**Exercise goal:**
Exactly as written, print out each entry in the data, with no pictures.

Pictures with short captions
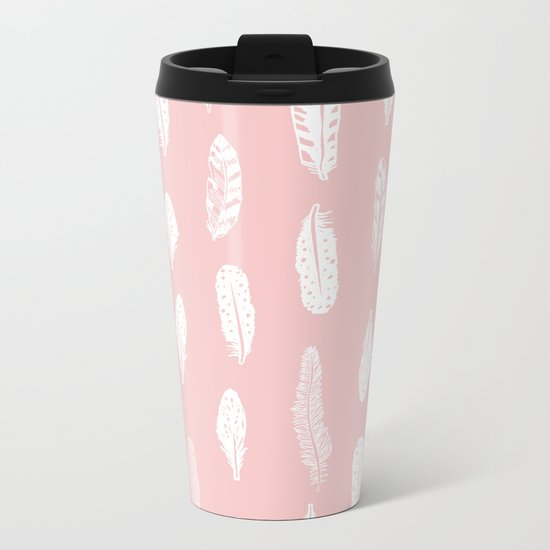 Feather pink and white minimal feathers pattern nursery gender neutral boho decor Metal Travel Mug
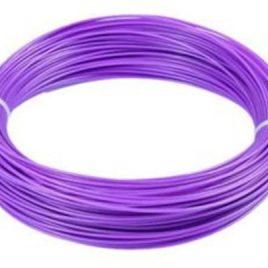 Rouleaux de 10 mètres Filaments 3D ABS 1.75mm pour stylo 3D ou imprimante 3D couleur Lavende Grossiste3D®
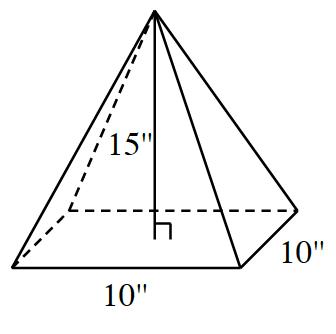 a pyramid 10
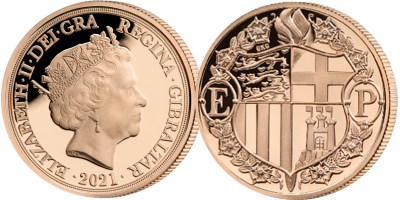 Strength & Stay, Seven Decades Of Devotion Quarter Sovereign
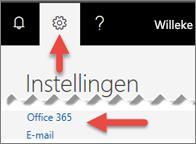 Een afbeelding die laat zien waar u op Instellingen kunt klikken.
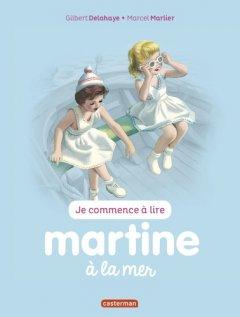 Tome 21 Martine à la mer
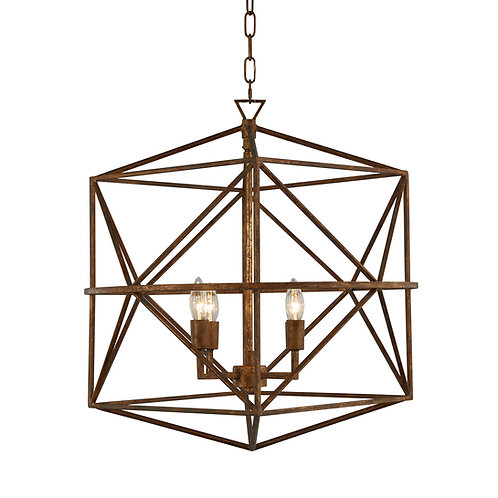 Paola Chandelier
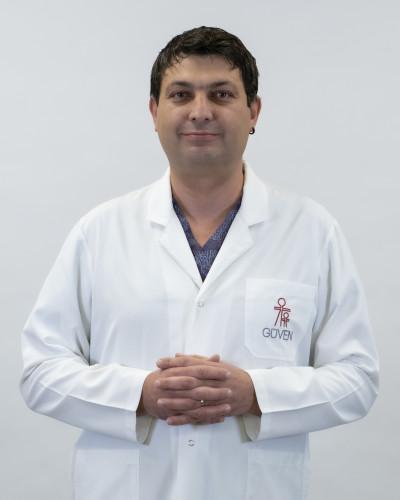 Uzm. Dr. Etem Düzok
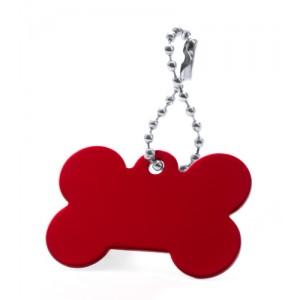 Přívěšek psí známka, červená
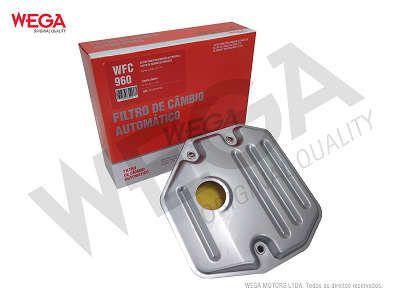 FILTRO CAMBIO AUTOMATICO COROLLA 2.0 CVT WFC 960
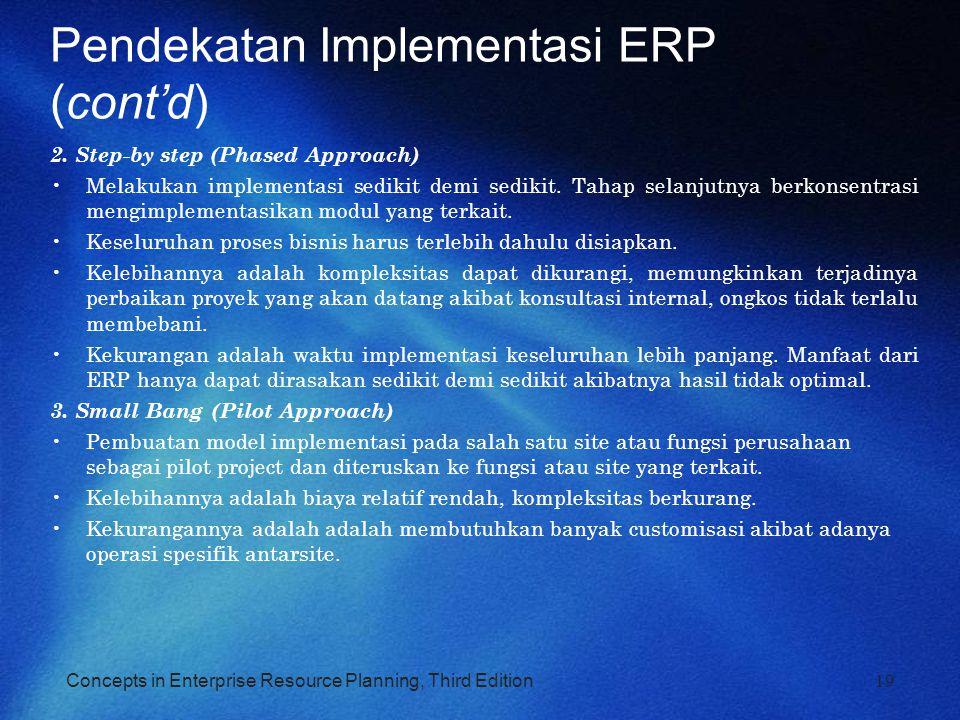 Pendekatan Implementasi ERP (cont'd)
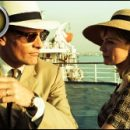 The Two Faces of January movie review: without a Hitch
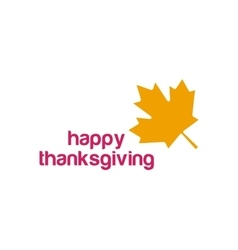 Thanksgiving day canada logo vector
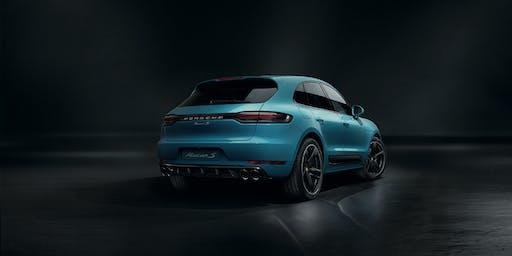 Presenting: Porsche Macan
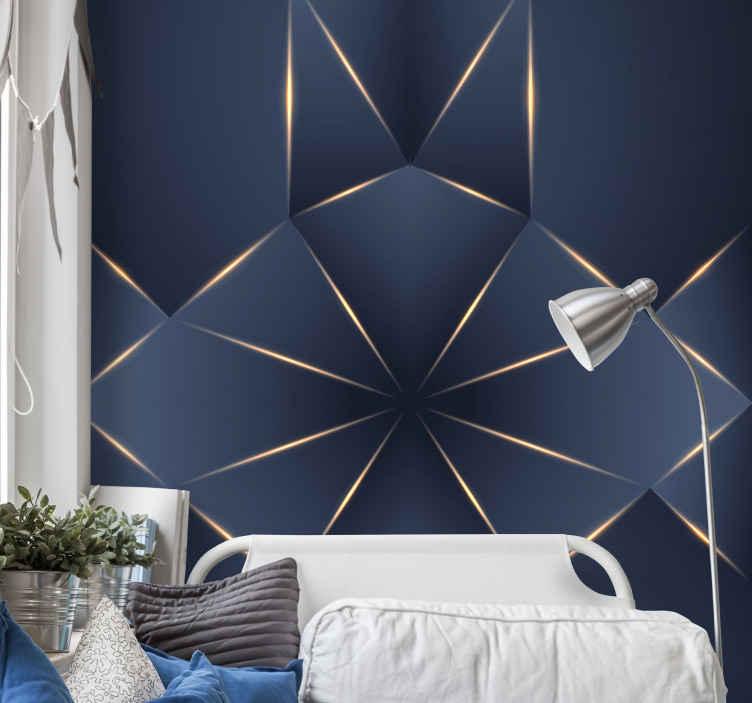TenStickers. 3d几何图形卧室壁纸. 您可以使用此3d几何图形墙纸以惊人的效果改变房屋或办公室中任何空间的外观。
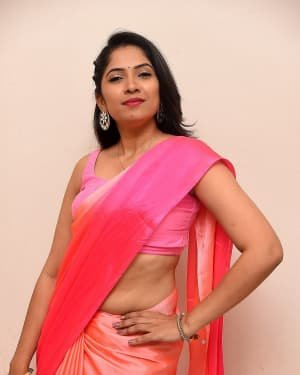 Anchor Indu - Prema Pipasi Movie Pre-Release Event Photos | Picture 1725938
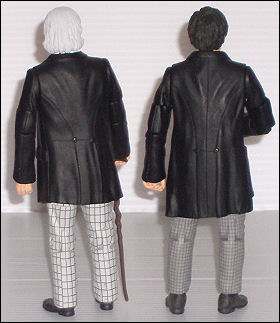 The Two Doctors... a rear view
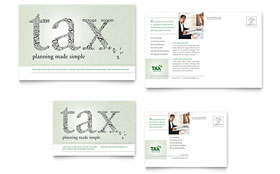 Accounting & Tax Services - Postcard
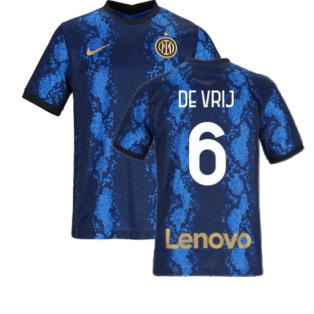 2021-2022 Inter Milan Home Shirt (Kids) (DE VRIJ 6)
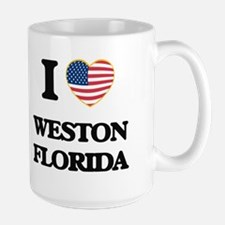 I love Weston Florida Mugs
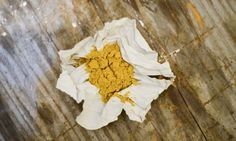Kurkuma Coconut Flakes, Spices, Cosmetics, Turmeric, Spice, Beauty Products, Drugstore Makeup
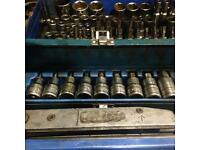 Signet 1/2 Allen keys 4mm to 17mm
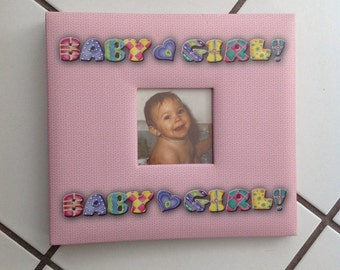 """Baby Girl Scrapbook Album ( for 8"""" X 8"""" page layouts)"""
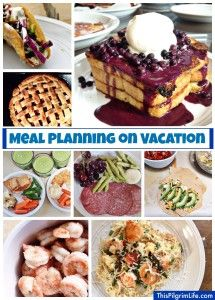 Meal plan with grocery list for beach vacation (or any other type ...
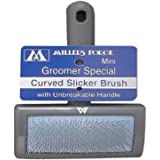 Millers Forge Curved Slicker Brush Mini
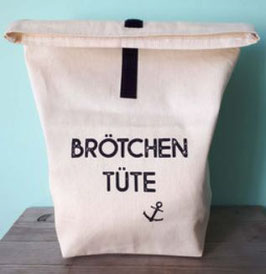 """Nachhaltiger Brot-/Brötchenbeutel """"Ahoi"""""""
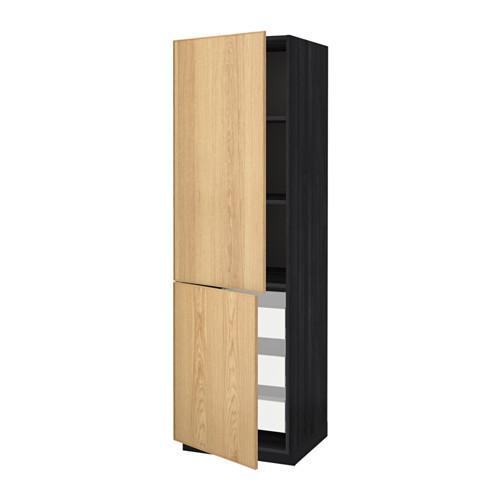 МЕТОД / МАКСИМЕРА Высокий шкаф+полки/3 ящика/2 дверцы - 60x60x200 см, Экестад дуб, под дерево черный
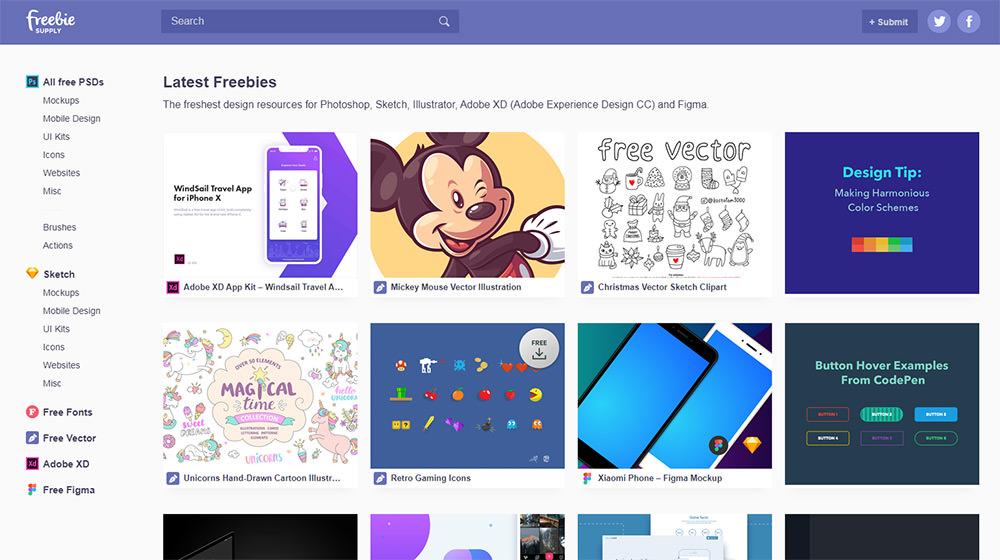 freebie supply homepage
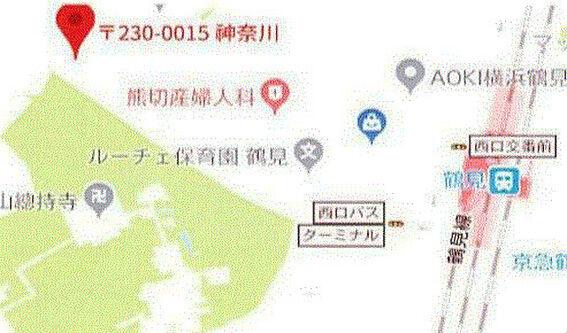 ビル(建物全部)-横浜市鶴見区寺谷1丁目 地図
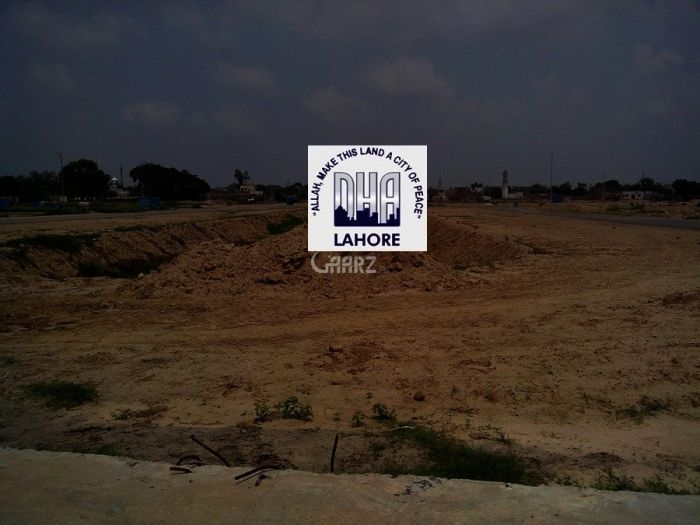 4 Kanal Plot For Sale In DHA Phase-3 , Lahore.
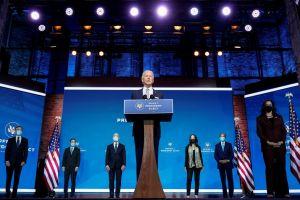 Οι πρώτες επιλογές Μπάιντεν για το υπουργικό συμβούλιο | Ειδήσεις - νέα - Το Βήμα Online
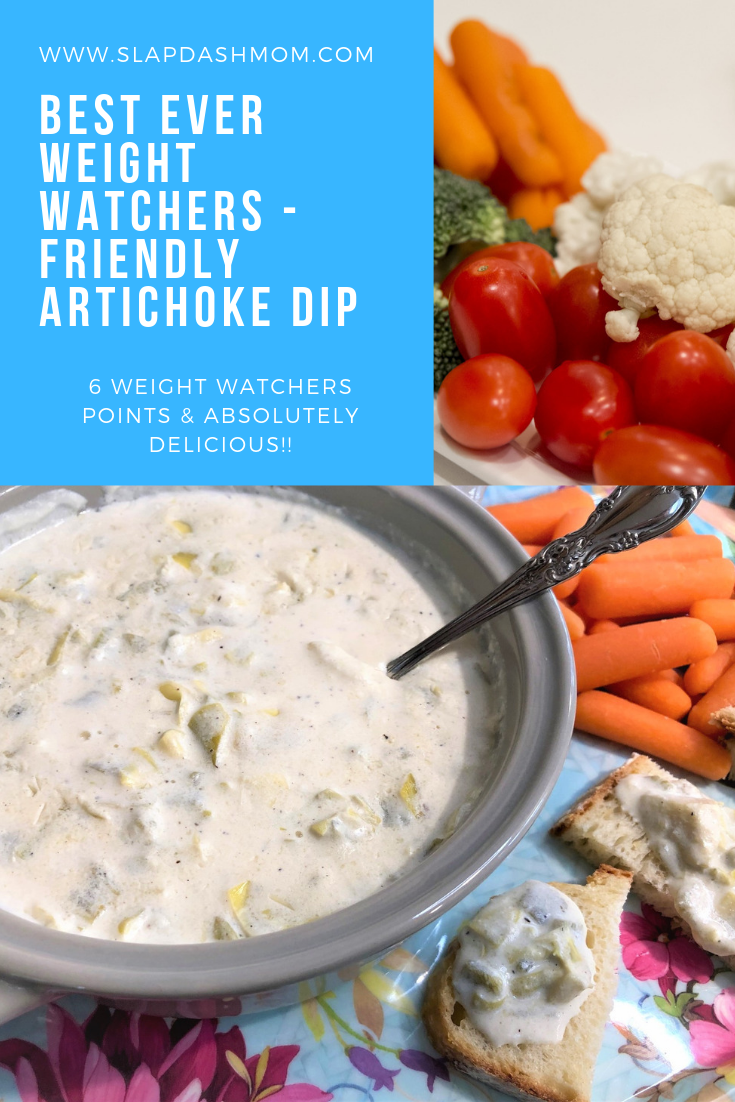 Weight Watchers Friendly Cheesy Artichoke Dip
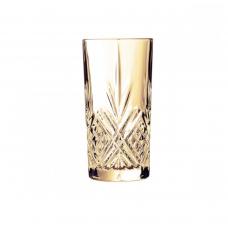 Набор стаканов высоких Luminarc Salzburg Golden Honey 380мл-6шт P9311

**Expected output:**
 Feather pink and white minimal feathers pattern nursery gender neutral boho decor Metal Travel Mug
 Rouleaux de 10 mètres Filaments 3D ABS 1.75mm pour stylo 3D ou imprimante 3D couleur Lavende Grossiste3D®
 a pyramid 10
 Strength & Stay, Seven Decades Of Devotion Quarter Sovereign
 Een afbeelding die laat zien waar u op Instellingen kunt klikken.
 Tome 21 Martine à la mer
 Paola Chandelier
 Uzm. Dr. Etem Düzok
 Přívěšek psí známka, červená
 FILTRO CAMBIO AUTOMATICO COROLLA 2.0 CVT WFC 960
 Pendekatan Implementasi ERP (cont'd)
 The Two Faces of January movie review: without a Hitch
 Thanksgiving day canada logo vector
 Presenting: Porsche Macan
TenStickers. 3d几何图形卧室壁纸. 您可以使用此3d几何图形墙纸以惊人的效果改变房屋或办公室中任何空间的外观。
 Anchor Indu - Prema Pipasi Movie Pre-Release Event Photos | Picture 1725938
 The Two Doctors... a rear view
 Accounting & Tax Services - Postcard
 2021-2022 Inter Milan Home Shirt (Kids) (DE VRIJ 6)
 I love Weston Florida Mugs
Kurkuma Coconut Flakes, Spices, Cosmetics, Turmeric, Spice, Beauty Products, Drugstore Makeup
 Signet 1/2 Allen keys 4mm to 17mm
 """Baby Girl Scrapbook Album ( for 8"""" X 8"""" page layouts)"""
 Meal plan with grocery list for beach vacation (or any other type ...
 Millers Forge Curved Slicker Brush Mini
 """Nachhaltiger Brot-/Brötchenbeutel """"Ahoi"""""""
 МЕТОД / МАКСИМЕРА Высокий шкаф+полки/3 ящика/2 дверцы - 60x60x200 см, Экестад дуб, под дерево черный
 freebie supply homepage
 ビル(建物全部)-横浜市鶴見区寺谷1丁目 地図
 4 Kanal Plot For Sale In DHA Phase-3 , Lahore.
 Οι πρώτες επιλογές Μπάιντεν για το υπουργικό συμβούλιο | Ειδήσεις - νέα - Το Βήμα Online
 Weight Watchers Friendly Cheesy Artichoke Dip
 Набор стаканов высоких Luminarc Salzburg Golden Honey 380мл-6шт P9311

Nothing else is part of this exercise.